PROBLEMS TO WORK ON ::
[A] In the thread on tying horses, translate this sentence into French: "Certainly, if the panic snap gets rusty, it will be hard to open and may not open in an emergency."
[B] Answer the following from the thread on tying horses:
(i) What does the first writer loop between the tie ring and the lead rope?
(ii) When a horse breaks its halter or lead, what does DrumRunner tie it back with?
(iii) What does beau159 do with a panic snap that is not in good working order?
[C] Print the portion of the thread on tying horses running from "Certainly, if the" down to "(Jun 17, 2012)", without any changes.

I use bailer twine. loop of it between tiering and leadrope. Gives if the horse is truely panicing.

In the UK it is very very rare to see a horse tied up without bailer twine and people who do so are generaly looked down upon as novices who dont know better.


----------



## DrumRunner (Jan 26, 2011)

I hate those things.. 

If a horse starts pulling back tied I just let them fight it out like an idiot.. If they break the halter or lead they get to go right back with either two halters on or two lead ropes..some times both.. If they are pulling back while I'm holding them there is NO way I'm letting go unless it's absolutely critical that I do. I've been dragged, pulled, and tried to run away with.. I am NOT letting go, and when the idiot decides they'd like to calm down we're all good..


----------



## beau159 (Oct 4, 2010)

faye said:


> every panic snap i've ever had has come away at the most inoportune moment, yes they do come apart on thier own if a horse is starting to pull on you.


Hmm, I personally have NEVER had a panic snap come open when I am needing to discipline a horse I am leading who pulls, jerks, or whatever. So you are saying when the horse pulled on you (while leading), the snap just opened??? 

I have had the snap open if (for example) the horse was rubbing their head on the post or trailer they were tied to and happened to "rub" the snap right to move it downward to open. But of course in that case, they usually think "ooooo, grass!!" and head goes down to eat. My horses really don't go anywhere when they get loose. Probably because I'll let them wander around the yard loose munching on grass while I do things, so its no big deal to them. 

Certainly, if the panic snap gets rusty, it will be hard to open and may not open in an emergency. I make sure all mine are in good working order. If not, it gets replaced.


----------



## EvilHorseOfDoom (Jun 17, 2012)

DrumRunner said:


> I hate those things..
> 
> If a horse starts pulling back tied I just let them fight it out like an idiot.. If they break the halter or lead they get to go right back with either two halters on or two lead ropes..some times both.. If they are pulling back while I'm holding them there is NO way I'm letting go unless it's absolutely critical that I do. I've been dragged, pulled, and tried to run away with.. I am NOT letting go, and when the idiot decides they'd like to calm down we're all good..


But...

EXTRACTED MATERIAL ::
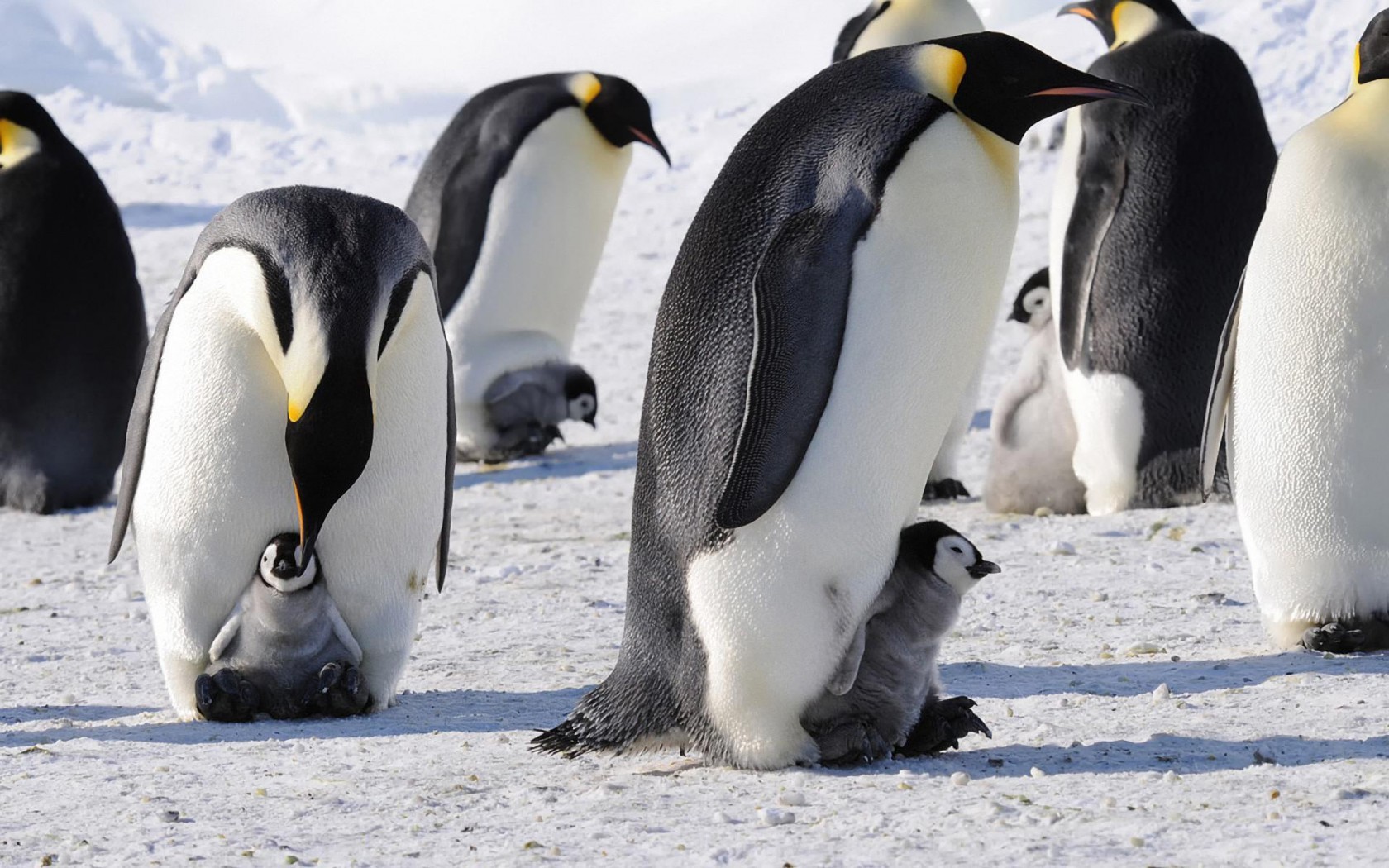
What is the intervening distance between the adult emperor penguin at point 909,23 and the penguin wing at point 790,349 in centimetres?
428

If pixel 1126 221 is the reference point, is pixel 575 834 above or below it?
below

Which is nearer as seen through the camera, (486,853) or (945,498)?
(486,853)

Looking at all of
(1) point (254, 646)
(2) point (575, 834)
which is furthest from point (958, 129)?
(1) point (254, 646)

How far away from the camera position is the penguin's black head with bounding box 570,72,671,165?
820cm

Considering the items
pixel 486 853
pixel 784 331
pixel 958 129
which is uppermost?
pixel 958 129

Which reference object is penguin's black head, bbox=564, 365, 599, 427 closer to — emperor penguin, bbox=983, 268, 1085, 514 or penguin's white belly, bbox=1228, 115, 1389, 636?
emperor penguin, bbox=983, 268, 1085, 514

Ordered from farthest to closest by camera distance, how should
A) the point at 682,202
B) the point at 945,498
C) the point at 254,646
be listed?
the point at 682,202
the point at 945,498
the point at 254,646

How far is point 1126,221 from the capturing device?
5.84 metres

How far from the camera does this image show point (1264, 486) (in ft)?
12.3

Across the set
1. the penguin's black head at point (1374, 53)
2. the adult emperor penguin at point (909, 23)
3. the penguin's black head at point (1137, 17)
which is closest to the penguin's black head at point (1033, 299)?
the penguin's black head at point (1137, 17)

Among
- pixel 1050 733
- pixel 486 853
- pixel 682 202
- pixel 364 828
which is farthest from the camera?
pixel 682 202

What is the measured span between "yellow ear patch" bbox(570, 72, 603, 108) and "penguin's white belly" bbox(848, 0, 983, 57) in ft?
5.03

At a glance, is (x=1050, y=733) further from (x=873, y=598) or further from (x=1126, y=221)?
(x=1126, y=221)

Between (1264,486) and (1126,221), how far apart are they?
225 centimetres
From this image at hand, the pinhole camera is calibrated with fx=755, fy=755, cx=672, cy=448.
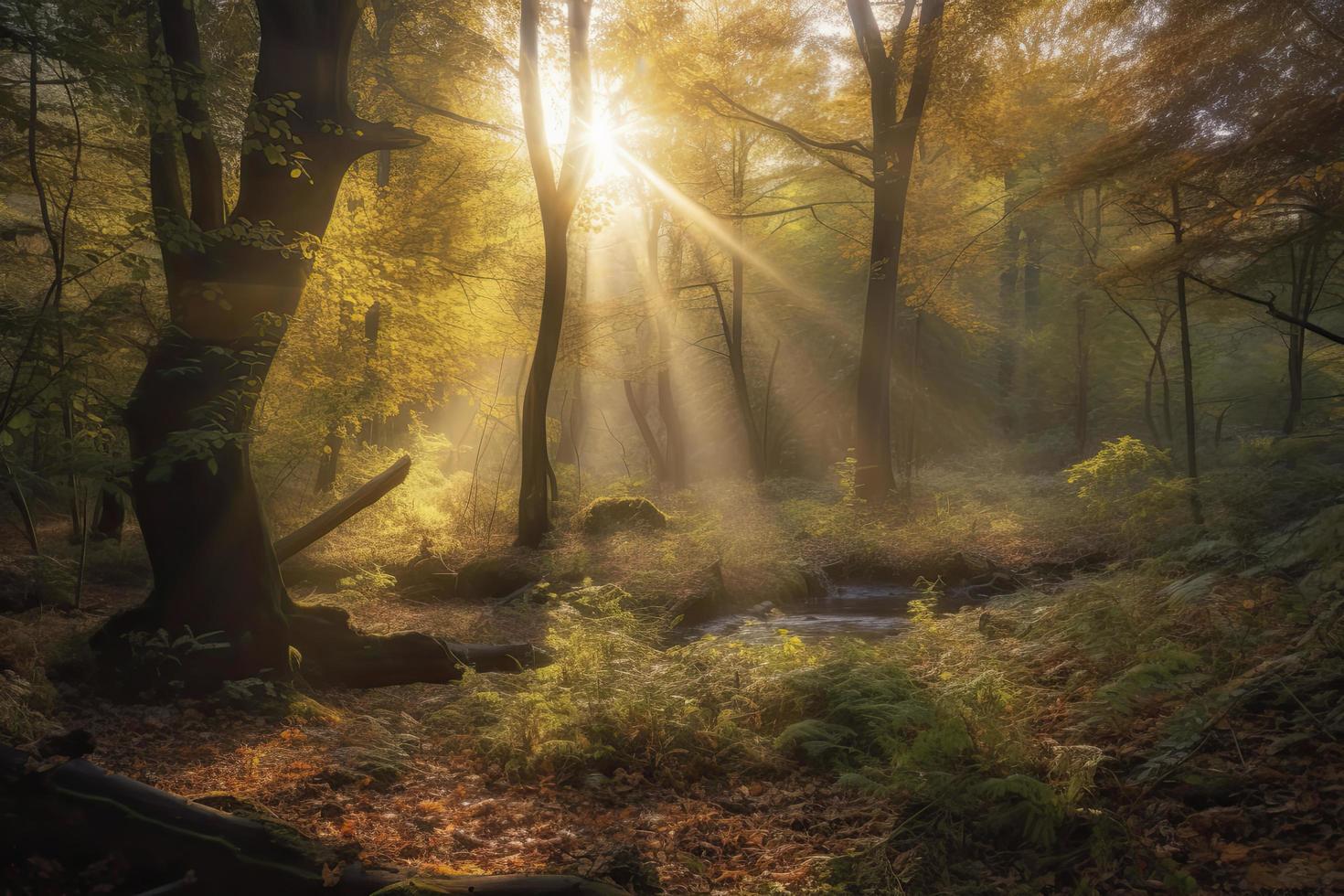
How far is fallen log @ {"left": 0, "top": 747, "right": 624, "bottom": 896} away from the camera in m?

SOLUTIONS PER TASK ::
[A] Certes, si le mousqueton panique rouille, il sera difficile à ouvrir et risque de ne pas s'ouvrir en cas d'urgence.

[B]
(i) A loop of bailer twine.
(ii) Either two halters or two lead ropes, and sometimes both.
(iii) It gets replaced.

[C]
Certainly, if the panic snap gets rusty, it will be hard to open and may not open in an emergency. I make sure all mine are in good working order. If not, it gets replaced.


----------



## EvilHorseOfDoom (Jun 17, 2012)